We do have tests that ensure that every field that is defined in ECS is mapped correctly, assuming the field is sent in the correct JSON type.

Ideally we can message to our users a datastream is ECS/SemConv 'ready' for any field defined in the specification.

Because we have tests that all ECS fields are mapped correctly, I think we can do that.

Whether exhaustive means enforcing field types or not can be a follow up discussion too

The ecs@mappings component template is exhaustive but doesn't enforce/coerce field types. If a mapping for a field is a default mapping (such as string -> keyword), it's not added to ecs@mappings.

I personally feel strongly we should do type checks/coercion and enforce structure since this is explicitly part of the ECS spec.

Fair ask but note that this also comes with tradeoffs, as noted in https://github.com/elastic/elasticsearch/issues/85146#issuecomment-2031285084. As ecs@mappings is used for all logs data streams by default, it would also increase the risk of rejecting documents or ignoring fields that happen to be named like ECS fields but aren't intended to follow ECS.

eyalkoren commented 2 months ago

For reference, said tests are in EcsDynamicTemplatesIT. @Mpdreamz let us know if you think something is missing or not properly enforced.

eyalkoren commented 2 months ago

The ecs@mappings component template is exhaustive but doesn't enforce/coerce field types. If a mapping for a field is a default mapping (such as string -> keyword), it's not added to ecs@mappings.
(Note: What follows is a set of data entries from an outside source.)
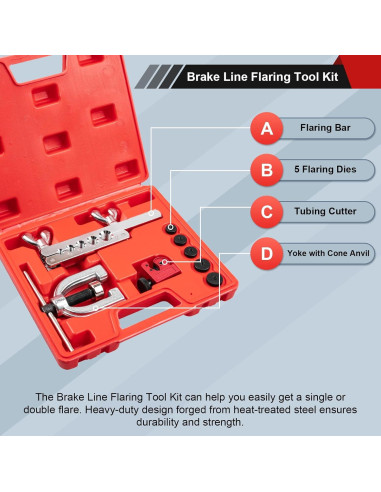 Brake Line Flaring Tool Kit

A Flaring Bar

B 5 Flaring Dies

C Tubing Cutter

D Yoke with Cone Anvil

The Brake Line Flaring Tool Kit can help you easily get a single or double flare. Heavy-duty design forged from heat-treated steel ensures durability and strength.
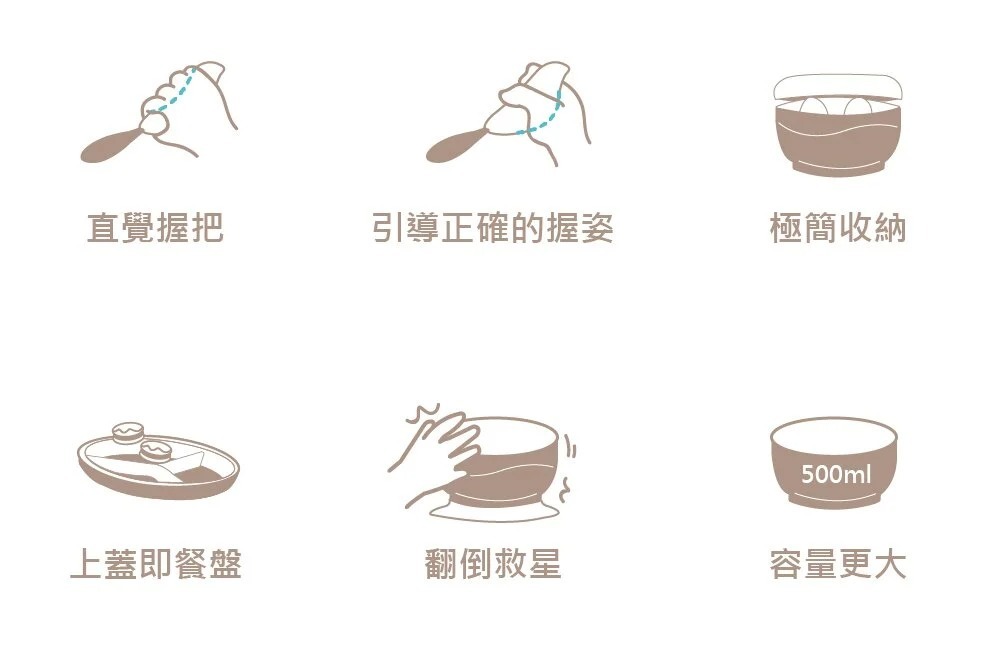 直覺握把

引導正確的握姿

極簡收納

上蓋即餐盤

翻倒救星

500ml

容量更大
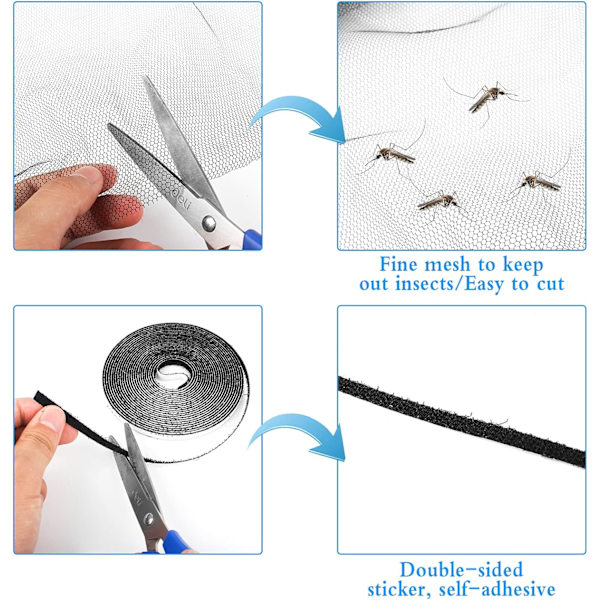 deli

Fine mesh to keep out insects/Easy to cut

Double-sided sticker, self-adhesive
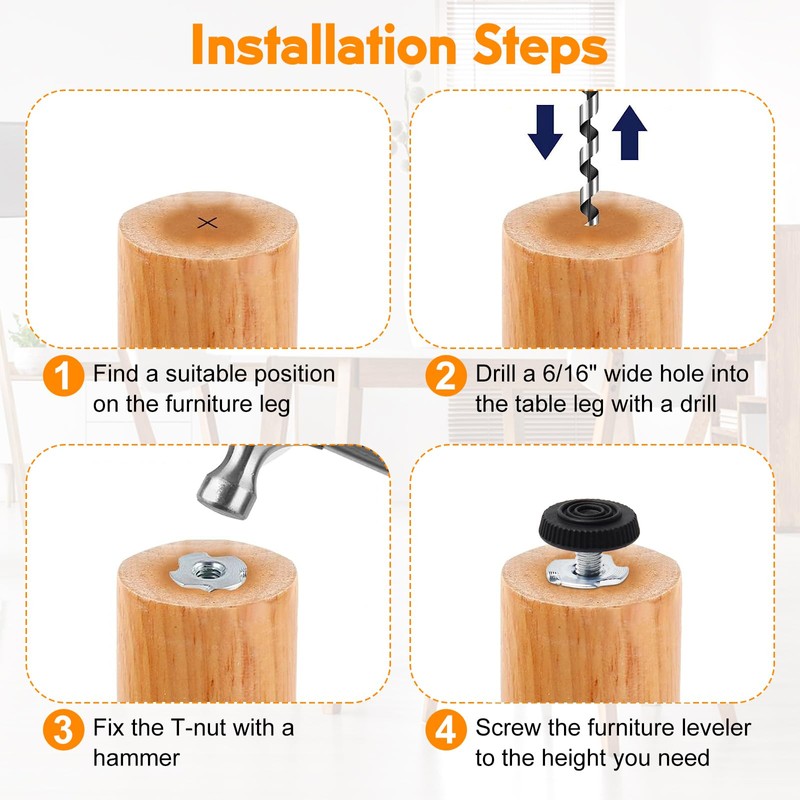 Installation Steps

×

1 Find a suitable position on the furniture leg

2 Drill a 6/16" wide hole into the table leg with a drill

3 Fix the T-nut with a hammer

4 Screw the furniture leveler to the height you need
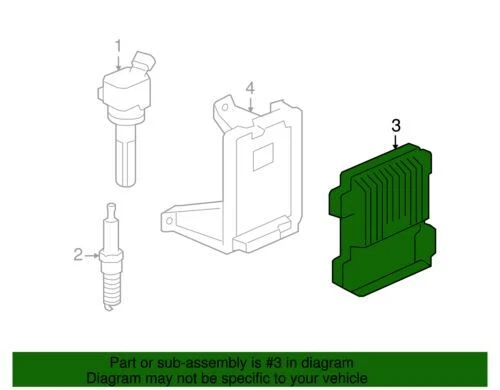 1

4

3

2

Part or sub-assembly is #3 in diagram
Diagram may not be specific to your vehicle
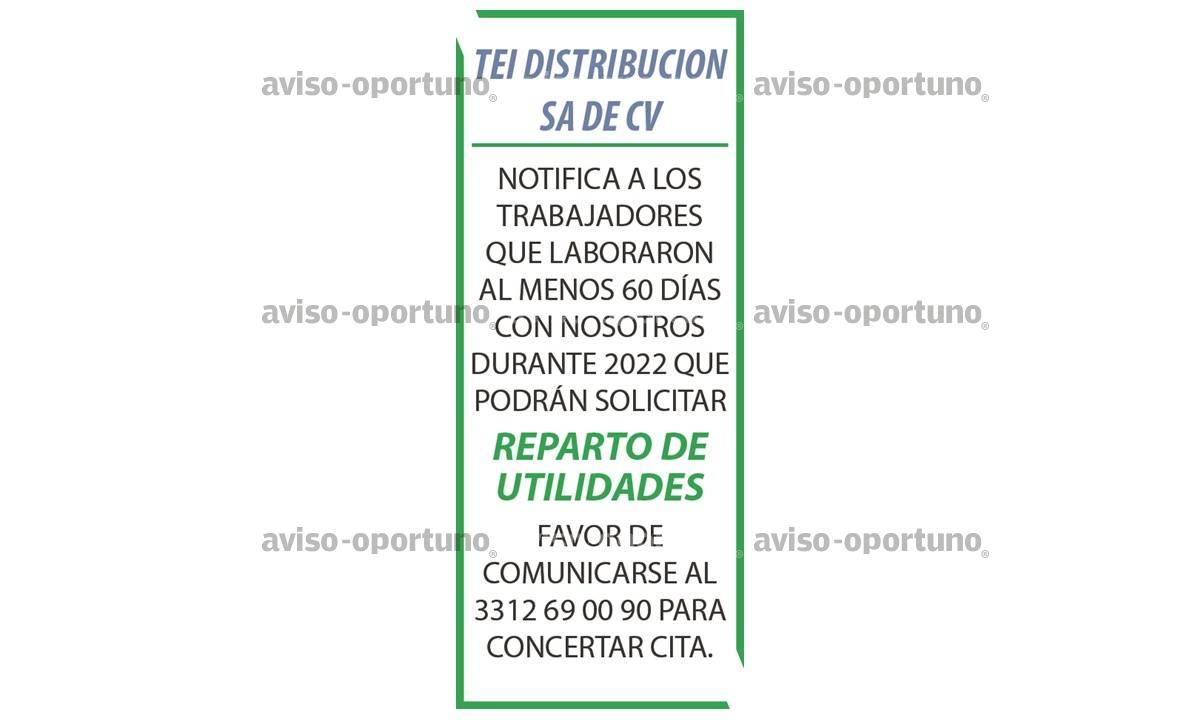 TEI DISTRIBUCION SA DE CV

NOTIFICA A LOS TRABAJADORES QUE LABORARON AL MENOS 60 DÍAS CON NOSOTROS DURANTE 2022 QUE PODRÁN SOLICITAR

REPARTO DE UTILIDADES

FAVOR DE COMUNICARSE AL 3312 69 00 90 PARA CONCERTAR CITA.

aviso-oportuno®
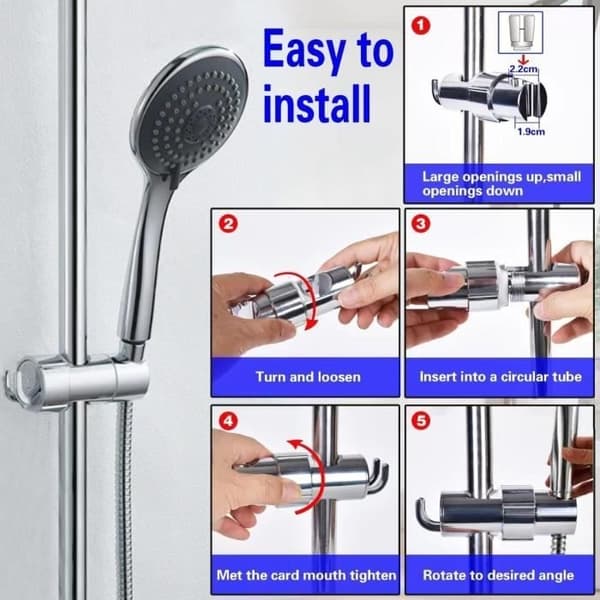 Easy to install

1
2.2cm
1.9cm
Large openings up,small openings down

2
Turn and loosen

3
Insert into a circular tube

4
Met the card mouth tighten

5
Rotate to desired angle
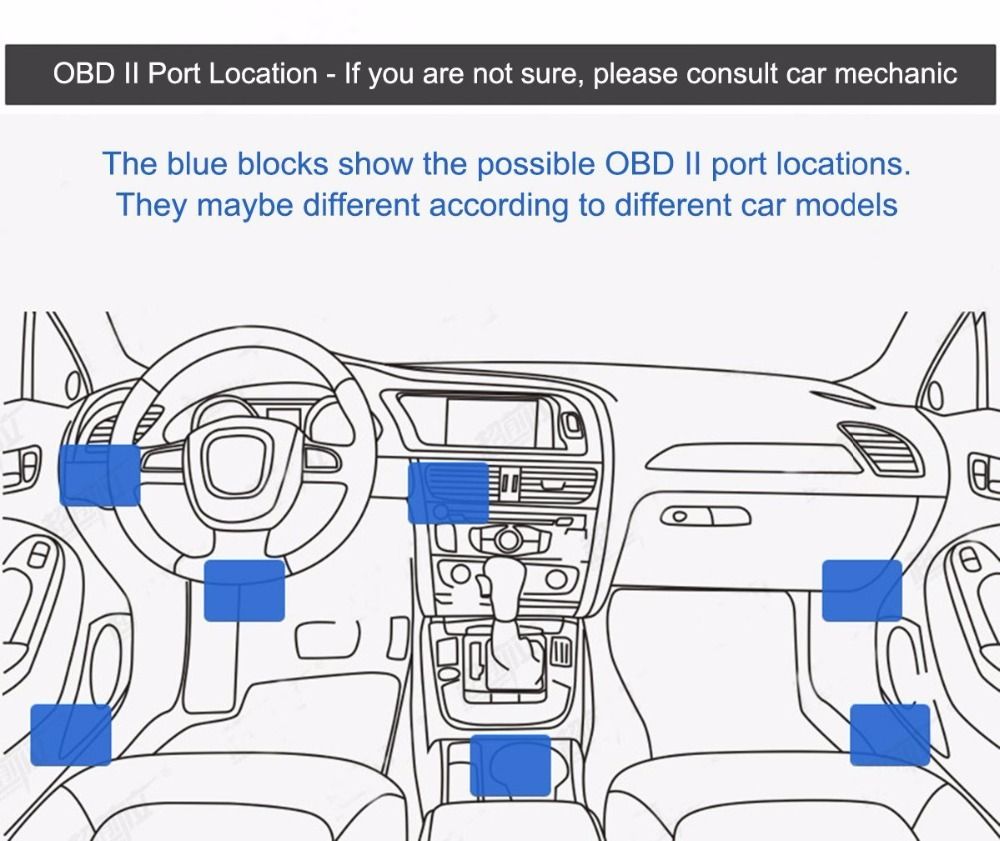 OBD II Port Location - If you are not sure, please consult car mechanic

The blue blocks show the possible OBD II port locations. They maybe different according to different car models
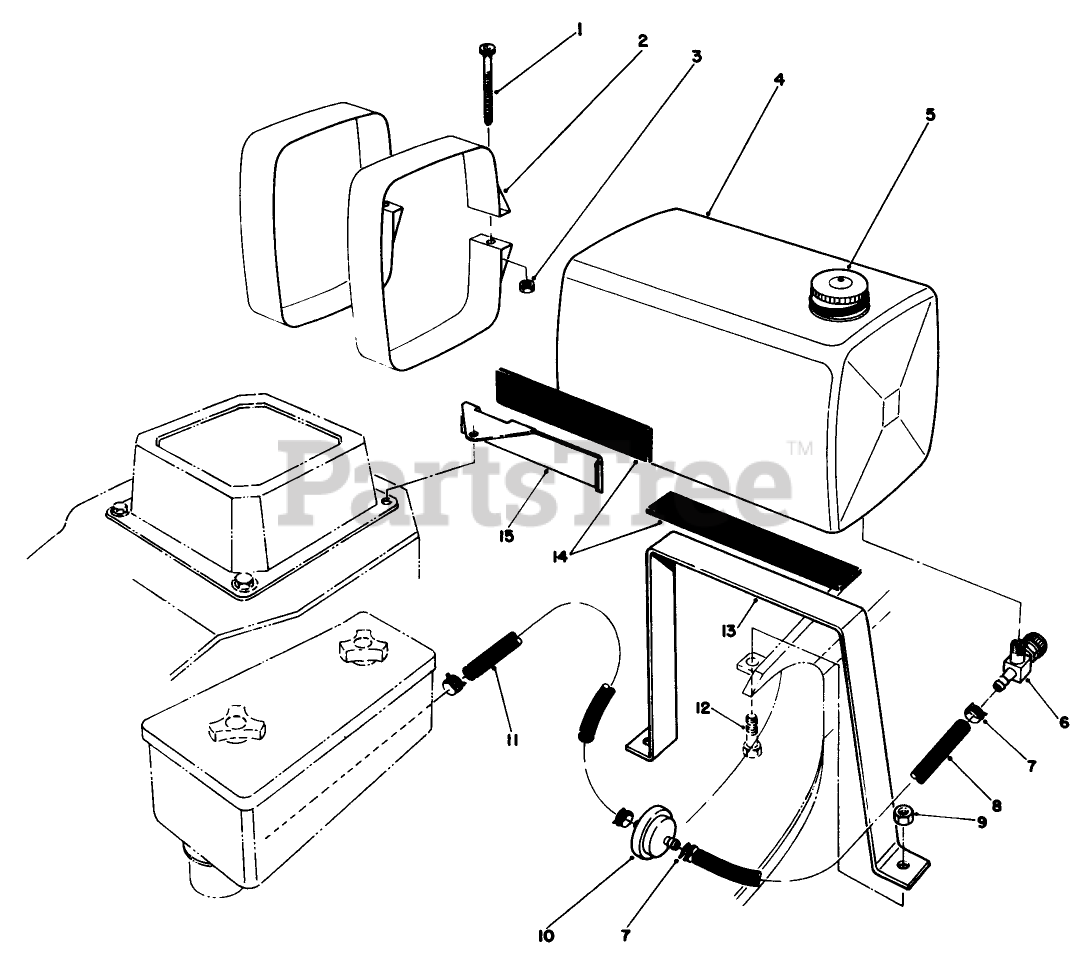 1
2
3
4
5
PartsTree™
15
14
13
12
11
6
7
8
9
10
7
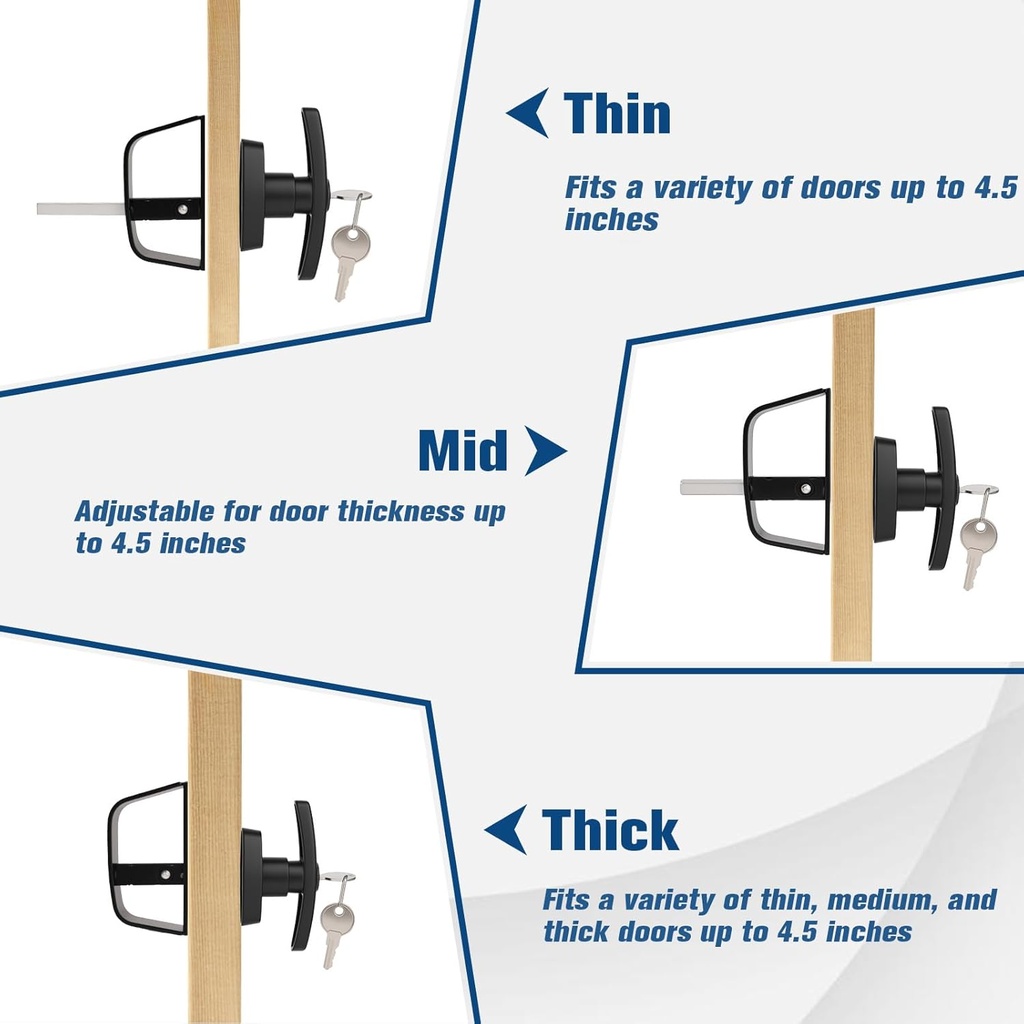 Thin

Fits a variety of doors up to 4.5 inches

Mid

Adjustable for door thickness up to 4.5 inches

Thick

Fits a variety of thin, medium, and thick doors up to 4.5 inches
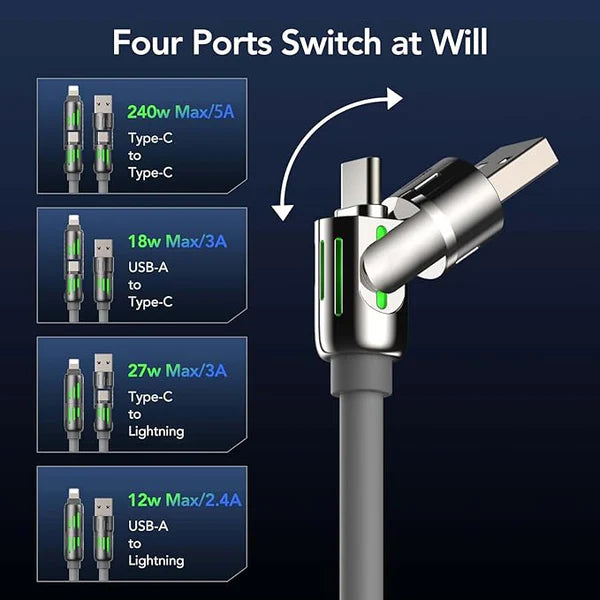 Four Ports Switch at Will

240w Max/5A
Type-C to Type-C

18w Max/3A
USB-A to Type-C

27w Max/3A
Type-C to Lightning

12w Max/2.4A
USB-A to Lightning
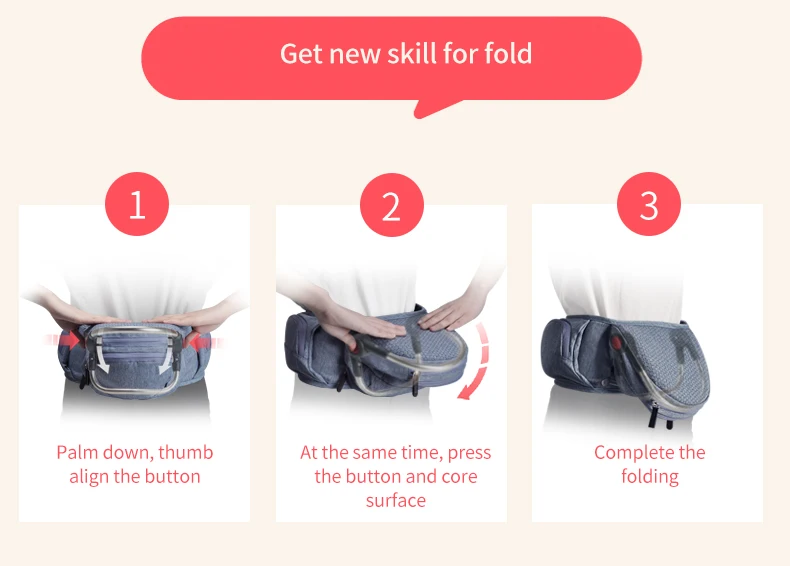 Get new skill for fold

1

Palm down, thumb align the button

2

At the same time, press the button and core surface

3

Complete the folding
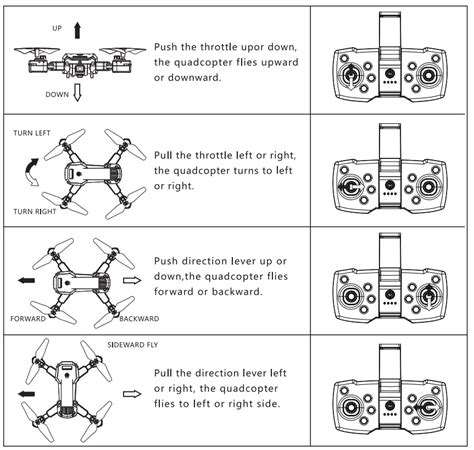 UP

DOWN

Push the throttle upor down, the quadcopter flies upward or downward.

TURN LEFT

TURN RIGHT

Pull the throttle left or right, the quadcopter turns to left or right.

FORWARD

BACKWARD

Push direction lever up or down,the quadcopter flies forward or backward.

SIDEWARD FLY

Pull the direction lever left or right, the quadcopter flies to left or right side.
@felixbarny I think this is where we may have a real issue here to fix. Correct me if I am wrong, but our default string -> keyword dynamic template in effect breaks automatic date and numeric detections of incoming string fields. So if a shipper/integration is used to getting its input status_code properly mapped to long even if it is shipped as a string, when it starts using ecs@mappings it will break that, effectively making this field non-ECS... So maybe we do need to add dynamic templates to cover date and long fields with "match_mapping_type": ["long", "string"]

ruflin commented 2 months ago

So maybe we do need to add dynamic templates to cover date and long fields with "match_mapping_type": ["long", "string"]

Would this work? Will it have an impact on performance? We should definitely test if this works.

felixbarny commented 2 months ago

The ecs@mappings component template isn't coercing to the types as defined by ECS. But it's not obvious to me that we should do that. It can also lead to issues when users don't strictly follow ECS and add custom attributes, such as "status_code": "success". If we enforce the type according to ECS here, this can also lead to issues.

That's one of the reasons why I think that by default, it may be reasonable to expect shippers to send data in the correct data type.

Mpdreamz commented 2 months ago

I want to stress that not enforcing object/nested and field data types means that shippers that send data in the correct format might not be able to read back the data using the same structures that produced them. Due to reads coming from either mixed sources or due to synthetic source breaking the schema.

e.g folks can still send a string to a field that should be an object.

In other words we break the robustness principle: https://en.wikipedia.org/wiki/Robustness_principle by being both lenient in what we accept and what we emit. https://github.com/elastic/opentelemetry-dev/issues/23

This does not mean to give up on e.g _synthetic source but hopefully _synthetic source enabled indices can take advantage of the knowledge they hold ECS data to return that data in accordance with the schema.

, it would also increase the risk of rejecting documents or ignoring fields that happen to be named like ECS fields but aren't intended to follow ECS.

Rejecting documents is a nonstarter agreed. Ignoring fields is one option or rerouting them to labels.* or conflict.* would be another.

There's a hidden superpower lost if we can no longer generate structs in several different languages so we can read each others events (security/observability/stack/etc) with a certain degree of confidence because we adhere to a schema.